All three of them turned to face the newcomer; a tall, olive skinned man with shoulder-length black hair falling rakishly across one dark eyebrow.
So this is the mysterious Philip Pelayo, Nicole thought as she glanced up at him. He was older than them, thirty at least. The lines of experience around his eyes and mouth gave him an aloof, almost cynical air.
Like Robert, he was wearing an impeccable black dinner suit, but her slender brother seemed dwarfed by this well-built man. No wonder her father had chosen him in preference to her. He had shoulders any football player would be proud of.
Nicole, like Trisha, couldn’t take her eyes off him, but for entirely different reasons, she was sure. Trisha was no doubt taking in his striking features and those unusual eyes. They were brown as was expected from a man of ethnic origin, but the flecks of gold were amazing. They could have been warm eyes, had their depths not been so full of dark secrets. His mouth was hard and uncompromising, and his cheekbones looked like they’d been carved from stone. A strong aggressive chin completed the picture of austere detachment. He was handsome, but so cold, making Nicole wonder how her amiable brother could ever have warmed to him.

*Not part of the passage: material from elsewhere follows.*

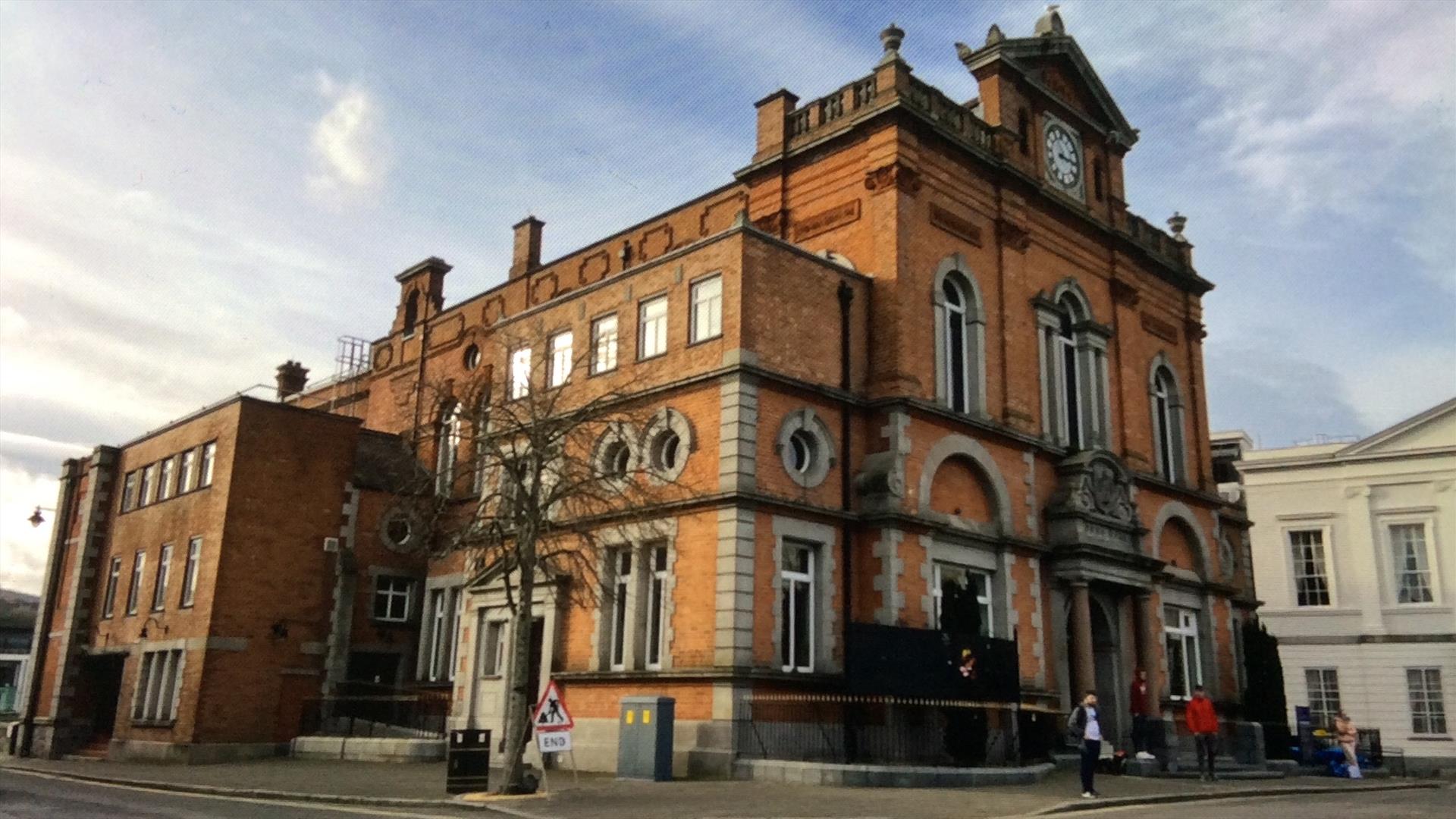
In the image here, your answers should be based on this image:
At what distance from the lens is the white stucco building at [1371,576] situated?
1567 inches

As for the long hair, she couldn’t fathom how he managed to get away with that in his chosen profession, but she was already pretty certain this man always did exactly as he pleased.
“Oh hi, Phil,” Robert greeted him. “Just came to show my sister’s friend our yacht. She’s never seen it. Patricia Trueman. This is Philip Pelayo, one of our crew members for the race.”

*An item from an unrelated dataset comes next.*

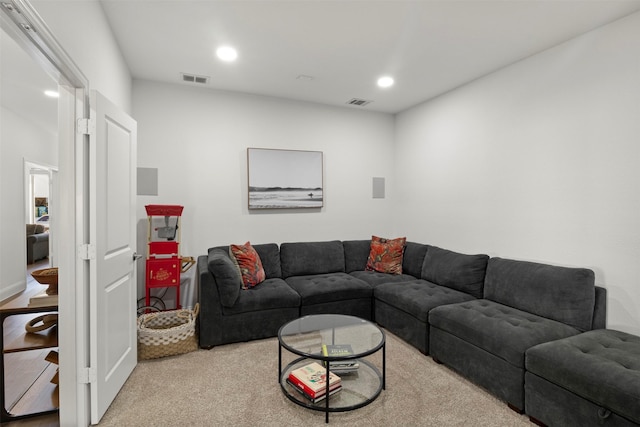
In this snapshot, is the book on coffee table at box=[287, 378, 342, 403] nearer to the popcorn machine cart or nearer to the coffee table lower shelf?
the coffee table lower shelf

“Pleased to meet you, but call me Trisha,” she replied, smiling up at him.
Robert appeared to have forgotten Nicole hadn’t met him either, but Philip Pelayo didn’t seem to notice her as he caught hold of Trisha’s hand. Nothing unusual about that, Nicole thought, well aware that at a function like this being invisible had its advantages.

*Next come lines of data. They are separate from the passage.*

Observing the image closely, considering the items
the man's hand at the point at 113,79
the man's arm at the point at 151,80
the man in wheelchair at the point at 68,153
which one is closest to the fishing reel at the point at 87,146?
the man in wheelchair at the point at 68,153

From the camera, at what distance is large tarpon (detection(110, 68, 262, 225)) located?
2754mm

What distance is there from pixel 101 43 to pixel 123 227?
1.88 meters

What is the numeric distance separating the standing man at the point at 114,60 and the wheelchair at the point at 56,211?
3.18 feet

To both women’s amazement he brought Trisha’s hand to his mouth and kissed it. Nicole could tell he liked what he saw as a sexy little smile softened the hard lines of his mouth.
“The pleasure is all mine,” he said, slowly releasing Trisha’s fingers. He even has a sexy voice, like honey dripping over gravel. It was the sort of voice most women would love to hear whisper sweet nothings into their ear.
Then he fixed his gaze on Nicole. An involuntary shiver scurried down her spine as his eyes slowly raked over her slender frame with a boldness that made her grit her teeth in consternation. How dare he look at her as though he was sizing her up as a potential lay, which made her wonder why he was bothering to look at her at all. Most men normally dismissed her the moment they saw her, unless of course, they knew her father was the founder and owner of the popular Aztec Furniture Chain. Then dollar signs flashed in their eyes instead of desire.